Your view of the world that we all live in is based on everything that you have been exposed to in your life so far. Everything you have been told by your parents. Everything you have been told by your teachers. Everything you have been told by others. Everything you have read in your life so far.
You have taken all of it and at every point in time, you have made a model and incorporated the new data. At times you have simply adjusted your model. At times you have discarded it and made a new one.
There is a difference though between your own models to help you navigate reality and live your life and those that are used in science to further the understanding of reality. The later is not supposed to be ‘tainted‘ by your emotional state. The former is ‘distorted‘ by your own values and emotions.
This emotional involvement is what makes it so much harder for you to change your point of view. You are invested in your own models. You base your life on them. Changing them in a big way gets harder the more you have based your decisions on them.
And there are simple examples that can show you that your model of reality is incomplete. The simplest one is that someone who has lived for 20 years will not be able to understand what it means to have lived for 21 years. Simply because they lack the experience. They can make assumptions based on their model they have created of their life so far, but it will only be an approximation.
And then there are things that normal people will never be able to accommodate in their model. The problem is that many will simply ignore those data points and not incorporate them in their model of reality at all. Simply because there is no way for them to ever align certain things with their own moral compass.
This is where I think a lot of growth and learning can be done. Especially nowadays in 2024, after having seen and experienced a Pandemic and a vaccination campaign that has been rolled out to encompass billions of doses given to billions of people around the world.
How many of you were able to predict something like the world experienced in the last four years, based on the model of reality you held? And if you were not able, have you taken steps to understand the data and have you begun adjusting your model of reality that you use to help you navigate the world?
Data points
I want to show you some data points you may have not been aware of and subsequently have not yet incorporated into your model of reality.
As far as I know the above book is not available in English. It was first published in 1997. Following are the preface and an excerpt. My apologies for the poor quality.

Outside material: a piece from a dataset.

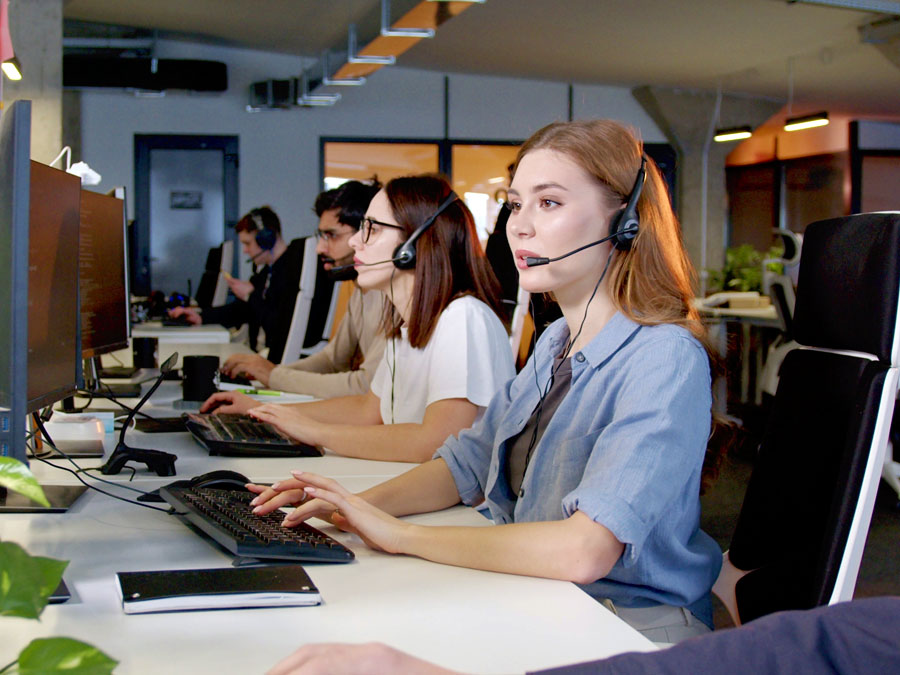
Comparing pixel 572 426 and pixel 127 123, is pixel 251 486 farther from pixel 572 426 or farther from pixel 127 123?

Die Medizin während der Nazi-Zeit unterscheidet sich von der Medizin vorher und nachher nur in einem: Forscher dürfen alles, was sie wollen.
Tranalation with deepl.com:
Medicine during the Nazi era differed from medicine before and after in only one aspect: researchers were allowed to do whatever they wanted.

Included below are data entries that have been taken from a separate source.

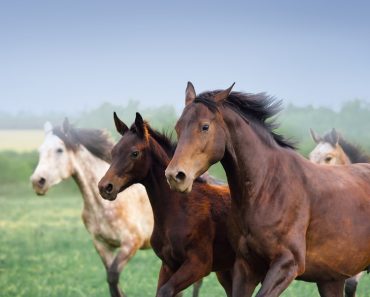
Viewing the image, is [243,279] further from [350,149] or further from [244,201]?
[350,149]

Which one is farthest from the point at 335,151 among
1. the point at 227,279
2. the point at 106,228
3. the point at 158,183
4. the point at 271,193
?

In August 1941, Panning had explosive ammunition fired at at least six Russian prisoners of war in Shitomir. He indicates the body parts to be hit. The shells tore large holes and caused the prisoners immeasurable agony until they were killed and dissected on the spot. Panning publishes photos of his victims in the magazine "Der Deutsche Militärarzt". They show, for example, a chest shot measuring 16 x 13 cm and the headless torso of a man, captioned: "Complete detonation and decerebration in the case of a skull shot". Panning's text: "The longer the path through the brain, the more severe the fragmentation of the skull and the further the decerebration goes."
When a model does not accurately describe reality and observed events, it is time to acknowledge those facts and change your model. Monsters existed in the past. For a long time. They had impacts on the world you live in. There are still monsters affecting the world and Humanity as a whole.
Remember: Researchers are allowed to do whatever they want. This was true in the past. It may be true, still.